Physicists first caught the gravitational waves from the confluence of stars

On Monday, at a press conference in Washington, scientists officially announced the registration of an astronomical event, which no one registered before – the fusion of two neutron stars. Based on the results of the observation, more than 30 scientific articles were published in five journals, so we can not tell at once about everything. Here is a summary and the most important discoveries.

Astronomers observed the fusion of two neutron stars and the birth of a new black hole.

Neutron stars are objects that appear as a result of explosions of large and massive stars (several times heavier than the Sun). Their dimensions are small (in diameter they are usually not more than 20 kilometers), but the density and mass are huge.

As a result of the fusion of two neutron stars in 130 million light-years from the Earth, a black hole was formed – an object even more massive and dense than a neutron star. The fusion of stars and the formation of a black hole was accompanied by the release of enormous energy in the form of gravitational, gamma and optical radiation. All three types of radiation were recorded by terrestrial and orbital telescopes. Gravitational wave recorded observatories LIGO and VIRGO.

This gravitational wave was the most high-energy of all, observed so far.

All types of radiation reached the Earth on August 17. First, the ground-based laser interferometers LIGO and Virgo recorded periodic compression and expansion of space-time – a gravitational wave that several times rounded the globe.
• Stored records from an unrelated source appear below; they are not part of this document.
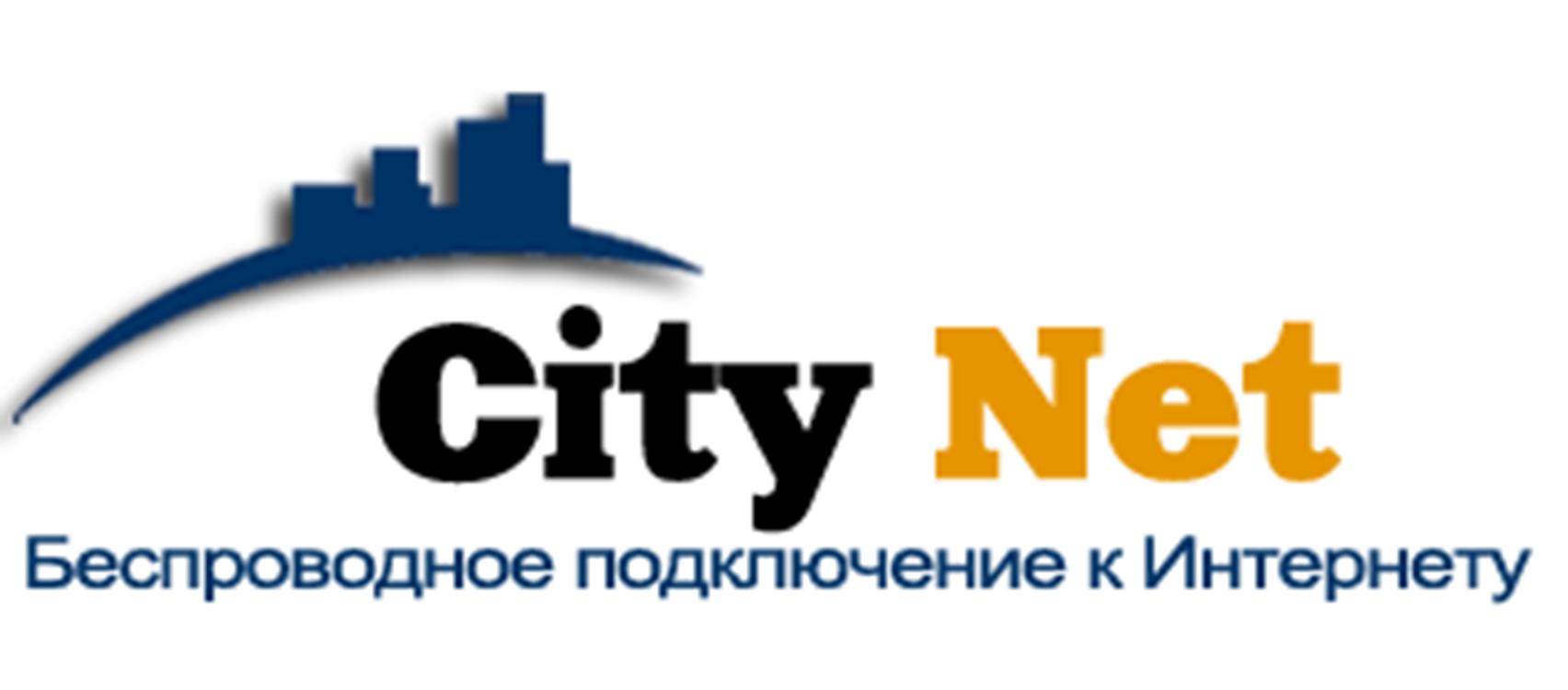 CityNet (Каховка, Любимовка, Берислав, Софиевка)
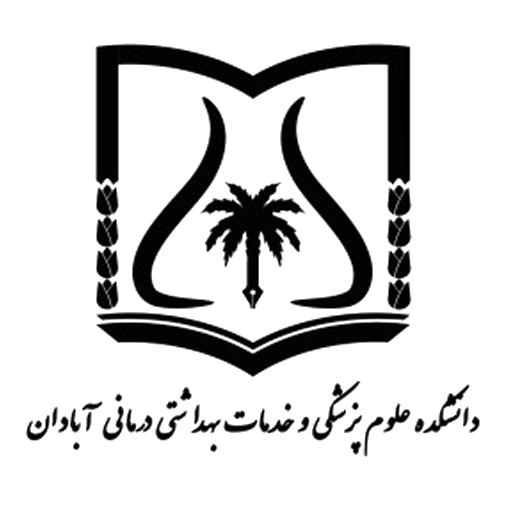 دانشکده علوم پزشکی آبادان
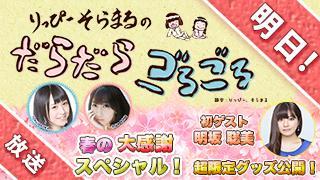 だらごろ第6回「春の大感謝スペシャル」は明日!20時から生放送!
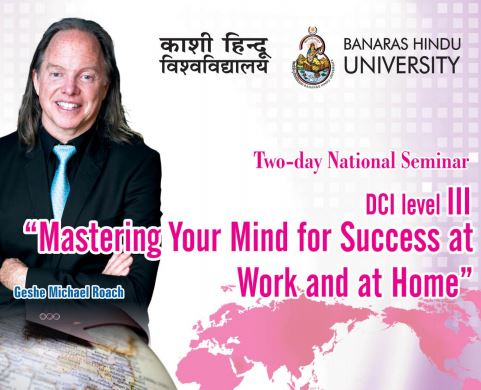 BHU Varanasi Seminar Mastering your Mind for Success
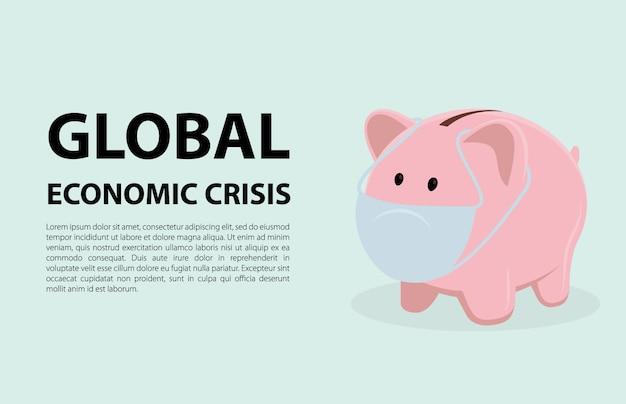 A crise econômica global como resultado da quarentena. cofrinho em uma máscara médica.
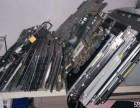 上门服务 电脑维修 手机维修 监控安装 承接同行笔记本维修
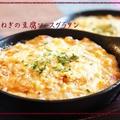おもちとねぎの豆腐ソースグラタン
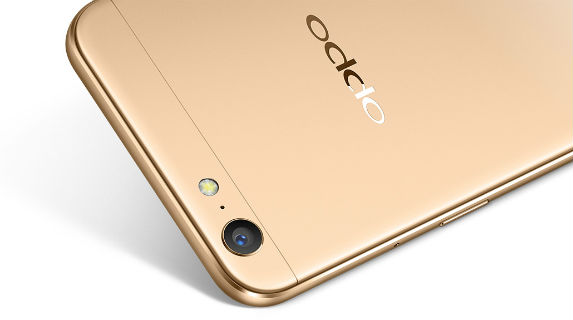 Oppo A57 overall
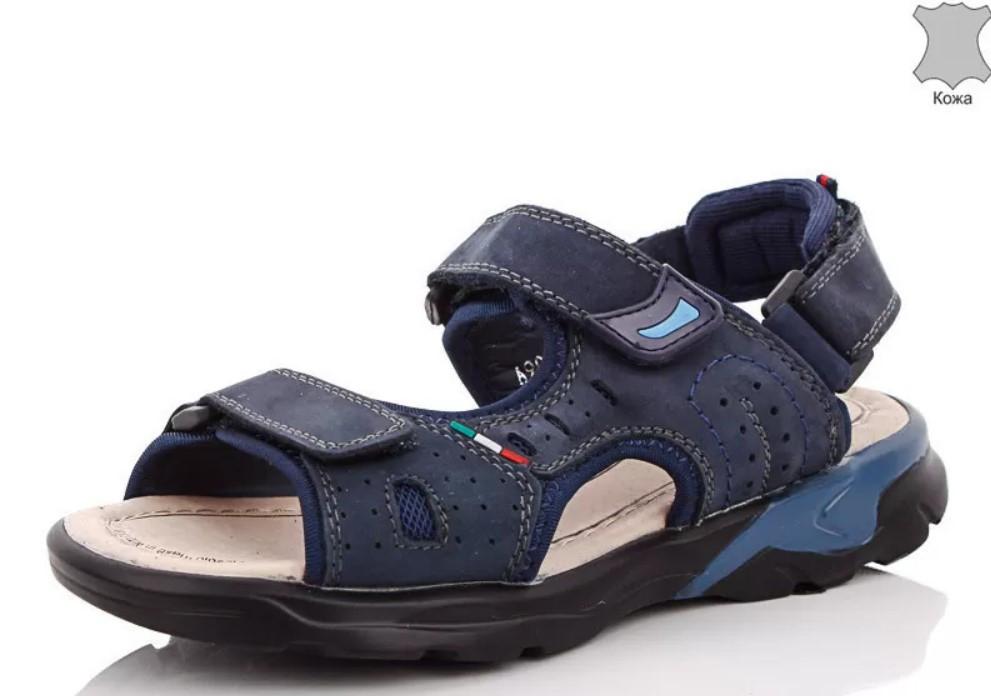 Кожаные детские сандалии мальчикам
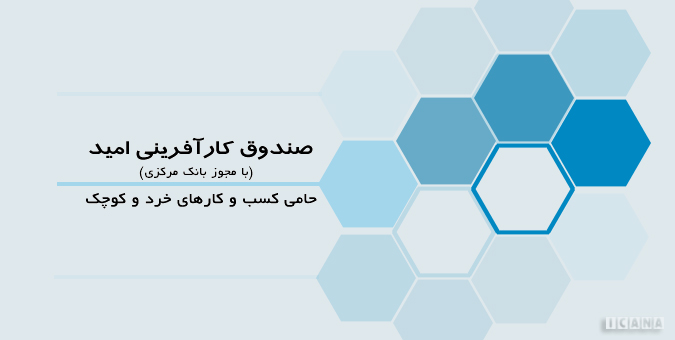 مدیر صندوق کارآفرینی امید استان گیلان منصوب شد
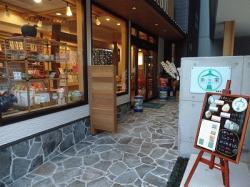 re.nakashimabikouen21.jpg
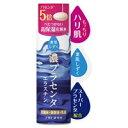 【アサヒ】素肌しずく 濃密しずく化粧水 170ml 【ローション】【化粧水】【素肌しずく】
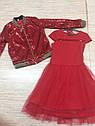 Нарядный комплект платье с бомбером для девочки подростка Красный, фото 2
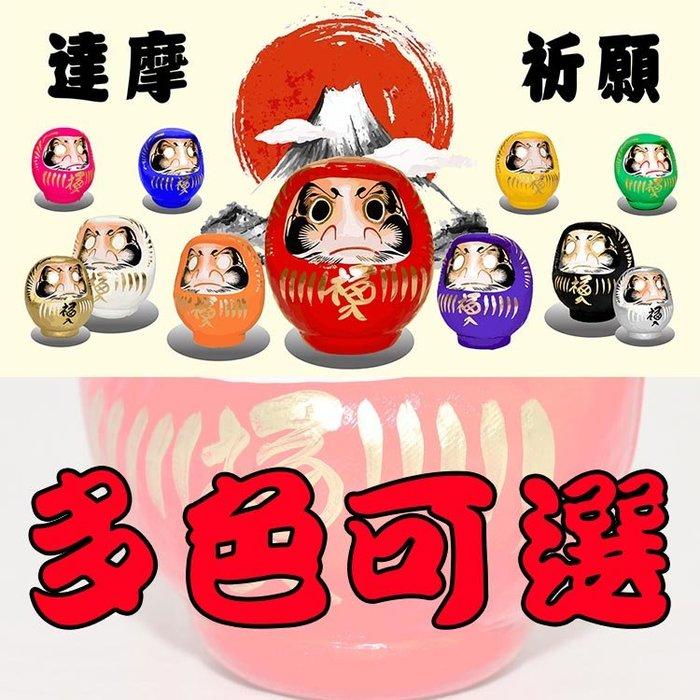 開運 達摩 福神 不倒翁 日本製 心願成就  日本高崎生產 多色可選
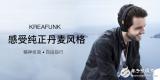 丹麦Kreafunk蓝牙耳机用最优雅方式诠释你的...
The event that generated the gravity wave was called GRB170817A. A few seconds later, the NASA’s Fermi gamma telescope registered high energy photons in the gamma range.

And then something began: after receiving a warning from the LIGO / Virgo collaboration, astronomers around the Earth tuned their telescopes to the coordinates of the radiation source.

On this day, large and small, terrestrial and orbital telescopes, working in all ranges, looked at one point in space.

Based on the results of observations at the University of California (Berkeley), a computer simulation of the fusion of neutron stars was made. Both stars were, apparently, a mass slightly larger than the Sun (but with a much smaller radius). These two balls of incredible density circled around each other, constantly accelerating. Here’s how it was:

As a result of the fusion of neutron stars into space, atoms of heavy elements-gold, uranium, platinum, have fallen into space; astronomers believe that such events are the main source of these elements in the universe. Optical telescopes first “saw” blue visible light, and then ultraviolet radiation, which was replaced by red light and radiation in the infrared range.

This sequence coincides with the theoretical predictions. According to theory, colliding, neutron stars lose part of the matter – it is sprayed around the site of the collision by a huge cloud of neutrons and protons. When a black hole begins to form, an accretion disk is formed around it, in which the particles rotate at a huge speed – so huge that some overcome the attraction of the black hole and fly away.

This fate expects about 2% of the substance of the colliding stars. This substance forms around a black hole a cloud with a diameter of tens of thousands of kilometers and a density approximately equal to the density of the Sun. Protons and neutrons, of which this cloud consists, coalesce, forming atomic nuclei. Then the decay of these nuclei begins. The radiation of decaying nuclei was observed by terrestrial astronomers for several days. For millions of years, since the event GRB170817A, this radiation has filled the entire galaxy.